Il s'arrêta et, posant sa main sur la joue d'Angélique, tourna vers lui son visage. Sous le clair de lune doré, elle était rose et animée et ses yeux vacillaient pleins d'étoiles. Il sourit, indulgent, tendre...
– Ils vous trouvent belle, mon amour, chuchota-t-il. Ils vous rendent hommage... J'aime les voir ainsi à vos pieds. Je ne suis pas trop jaloux. Ils savent que vous êtes de leur race, une Française, et ils en sont fiers. Et ils sont de la nôtre. Si loin que l'on nous chasse tous deux aux confins de la terre, si injustement que l'on nous sépare des nôtres, cela cependant demeurera toujours. Moi aussi, j'aime rencontrer mes frères les Français et lire dans leurs yeux sincères et hardis l'admiration que vous leur inspirez. C'est une race folle, je pense. Intraitable, et nous sommes de cette race, mon amour. Cela restera toujours !...
L'ombre très noire d'un saule était proche. Ils entrèrent d'un seul pas dans cette ombre, quittèrent la clarté crue de la lune pour l'obscurité propice et, la prenant contre lui, il l'embrassa doucement sur les lèvres. Le désir, leur désir familier et toujours surprenant, montait en eux, se mettait à vivre entre eux de sa vie chaude, brûlante et dévorante. Mais ils ne pouvaient s'attarder. L'aube bientôt poindrait. La forêt n'était pas discrète. Ils revinrent à pas lents.
Ils marchaient comme en rêve avec le désir entre eux qui les enrobait, avec ce secret, cette onde entre eux qui les animait, cette douleur délicate de l'élan suspendu qui ne voulait pas retomber, et qui nuançait leurs sourires échangés d'un regret, d'une complicité. Pour Angélique, la main de Joffrey posée légèrement contre sa hanche portait en elle toutes les promesses.

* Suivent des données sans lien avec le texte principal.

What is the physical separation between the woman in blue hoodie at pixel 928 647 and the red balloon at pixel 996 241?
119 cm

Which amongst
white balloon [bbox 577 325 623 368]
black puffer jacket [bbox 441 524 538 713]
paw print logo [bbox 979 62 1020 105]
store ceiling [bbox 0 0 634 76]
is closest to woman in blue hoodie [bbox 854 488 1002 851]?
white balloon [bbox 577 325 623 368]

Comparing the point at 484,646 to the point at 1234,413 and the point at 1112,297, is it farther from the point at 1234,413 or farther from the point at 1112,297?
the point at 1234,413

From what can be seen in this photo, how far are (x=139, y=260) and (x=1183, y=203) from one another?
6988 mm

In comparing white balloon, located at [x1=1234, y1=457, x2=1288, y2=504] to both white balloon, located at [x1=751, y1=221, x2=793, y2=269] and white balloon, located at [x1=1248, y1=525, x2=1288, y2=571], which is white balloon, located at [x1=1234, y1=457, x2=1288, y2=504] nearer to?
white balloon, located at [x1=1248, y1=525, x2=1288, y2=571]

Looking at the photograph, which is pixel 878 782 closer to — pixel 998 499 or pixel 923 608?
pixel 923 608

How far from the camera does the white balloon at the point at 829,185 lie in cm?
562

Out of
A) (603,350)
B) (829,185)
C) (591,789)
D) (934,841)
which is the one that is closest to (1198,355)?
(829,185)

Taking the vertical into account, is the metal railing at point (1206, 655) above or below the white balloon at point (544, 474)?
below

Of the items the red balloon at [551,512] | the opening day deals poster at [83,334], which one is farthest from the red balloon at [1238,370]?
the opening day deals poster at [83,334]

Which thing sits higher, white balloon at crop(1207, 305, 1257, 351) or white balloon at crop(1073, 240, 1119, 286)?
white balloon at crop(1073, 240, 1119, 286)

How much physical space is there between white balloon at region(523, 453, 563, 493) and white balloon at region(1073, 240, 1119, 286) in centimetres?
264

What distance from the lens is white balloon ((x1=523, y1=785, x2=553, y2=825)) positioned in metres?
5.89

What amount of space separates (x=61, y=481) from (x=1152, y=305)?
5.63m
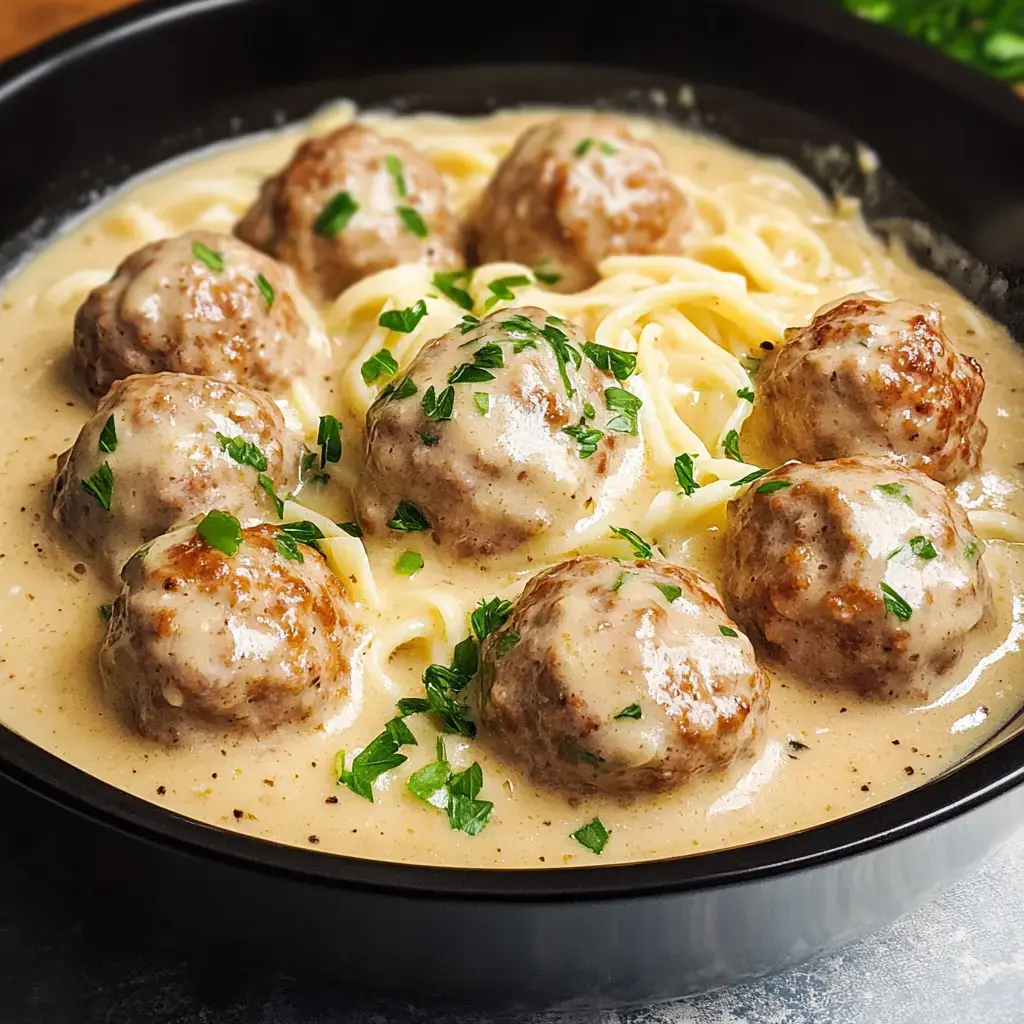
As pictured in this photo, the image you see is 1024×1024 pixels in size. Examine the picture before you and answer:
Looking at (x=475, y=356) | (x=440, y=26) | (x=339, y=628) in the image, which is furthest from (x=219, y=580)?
(x=440, y=26)

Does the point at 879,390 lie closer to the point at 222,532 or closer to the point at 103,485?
the point at 222,532

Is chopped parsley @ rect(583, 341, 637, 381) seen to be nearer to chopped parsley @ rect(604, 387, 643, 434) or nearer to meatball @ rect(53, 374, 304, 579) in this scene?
chopped parsley @ rect(604, 387, 643, 434)

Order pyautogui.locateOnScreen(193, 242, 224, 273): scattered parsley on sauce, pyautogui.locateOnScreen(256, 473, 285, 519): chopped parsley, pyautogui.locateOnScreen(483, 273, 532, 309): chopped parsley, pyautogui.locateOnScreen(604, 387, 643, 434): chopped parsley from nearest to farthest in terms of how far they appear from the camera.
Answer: pyautogui.locateOnScreen(256, 473, 285, 519): chopped parsley < pyautogui.locateOnScreen(604, 387, 643, 434): chopped parsley < pyautogui.locateOnScreen(193, 242, 224, 273): scattered parsley on sauce < pyautogui.locateOnScreen(483, 273, 532, 309): chopped parsley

Et, pour lui, le mouvement de sa jambe qu'il sentait contre la sienne le ravissait jusqu'au tourment.
Ce serait pour plus tard.
Dans quelques jours, à Gouldsboro. Charme et saveur du plaisir différé. Les heures à venir seraient longues à passer. Toutes gonflées d'une attente...
De nouveau, ils échangèrent quelques mots avec les hommes en faction. Les abris dressés étaient pleins de dormeurs.
Angélique se sentait trop éveillée, elle préféra rester dehors. Elle s'assit seule au bord de l'eau, les genoux entre ses bras et le menton sur ses genoux. Les yeux d'Angélique erraient sur la nappe dorée du fleuve. Des écharpes de brume légère flottaient à la surface, en traînées évanescentes. Elle se sentait heureuse et pleine de vie frémissante et impatiente. Et tout avait une saveur qui la comblait. Comme elle aimait la certitude de l'amour, elle aimait aussi l'attente. C'était l'existence quotidienne qui décidait de leurs étreintes. Ils pouvaient se trouver contraints à vivre de longs jours sages tout occupés de travaux et de passions étrangères au plaisir, et puis, pour un regard, pour une inflexion tendre de voix, c'était la soudaine flambée, le vertige, le besoin avide de solitude à deux.